仕事帰り、新国道のバス停で、暴風雪の中、帰りのバスを待つ。
待っても待っても来ないバスを、暴風雪に耐えながら待つ。
どこから来たのだろう、バス停に、はたちくらいの若者ひとり、やって来て、私に尋ねる。
「37分のバス、行っちゃいました?」
「33分のバスもまだ来てないよ」
私は冷静に答える。
そんな私に、若者は、やたら親しく話しかけてくる。
「駅前まで乗るんですか?」
「いや、すぐそこ。いとくのあたりで降りるよ。歩いてもいいんだけれどね、天候がこの通りだから」
「電車は動いてますかね?タクシーで、駅前まで、二千円で行けますかね?」
「電車は、この雪だとわからないね。タクシーは、ふだん乗らないからわからない。バスなら、よほどでもない限り動くから、待ってるといいよ」
「そうですか」
青年を見ていると、なんだか、若い頃の自分を見ているような気がして、かわいかった。
「あ、バス来ましたかね?」
「ん?あれはトラックだ。まだまだ。この天候だから、そうすぐには来ないよ。少し待って」
地吹雪のため、視界が悪く、遠くから大きなクルマが来ると、一見バスに見えなくもない。
「あ、来ましたかね?」
また、青年が言う。
「残念、あれは佐川だね」
この天候だから、バスの到来を願う気持ちもわからなくはないのだが、それ以上に、青年のバスの到来を願う気持ちが強すぎて、少しばかり、しつこい気がした。
「電車、動いてますかね…」
青年が言った、その時。
「あ、来た!」
もう何時何分のものかもわからない、一台のバスが、まるで場違いな霊柩車のように、間抜けにやっと来て、しかしその頼もしさに、私は大人気なく歓喜した。そうして、青年の、気になる言葉を遮った。
バスが止まり、青年に乗車を促す。
すると、
「シニア、ファースト、ですよ」
と、赤い舌を出して笑い、先に乗車させてくれた。内心、シニアとはまだまだで、失礼とは思ったけれど、それもまた、この現実離れした暴風雪の中の、気の利いたジョークのような気がして、私も笑いながら、ノンステップバスに乗車した。

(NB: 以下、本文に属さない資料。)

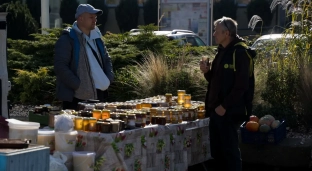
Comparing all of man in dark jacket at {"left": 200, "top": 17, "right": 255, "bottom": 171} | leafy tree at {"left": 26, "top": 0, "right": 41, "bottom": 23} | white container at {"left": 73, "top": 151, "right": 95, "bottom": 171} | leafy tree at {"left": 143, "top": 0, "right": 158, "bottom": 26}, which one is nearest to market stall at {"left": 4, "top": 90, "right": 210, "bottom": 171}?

私はすぐに降りるので、前の席に、駅前までの青年は、後ろの席に。
バスは出発し、外の暴風雪の道を、暖かい車内から見て走る。
ふと、思い出す言葉。
「電車、動いてますかね…」
振り返ると、青年は、赤い頬をして、私に手をふっていた。
「ああ、大丈夫だ」
私は内心確信し、幸町交番前バス停で、すぐに降りた。
バスの最後列の席の窓から、青年は、降車した私を見ている。
「電車、動いてますかね…」
その言葉を残し、手もふらず、バスは、青年とともに、行ってしまった。
青年は、どこまで行くつもりなのだろう。
秋田駅前で、バスを降りるのだろう。
それから…
奥羽本線、上り列車に乗るのだ。
「電車、動いてますかね…」
「電車なら、きっと、動いている」
私は、心の中で、そう答えた。
ある、願いをこめて。
青年の言葉は、懐かしい、県南訛りだった。
私が捨てた、ふるさとの、県南訛りだった。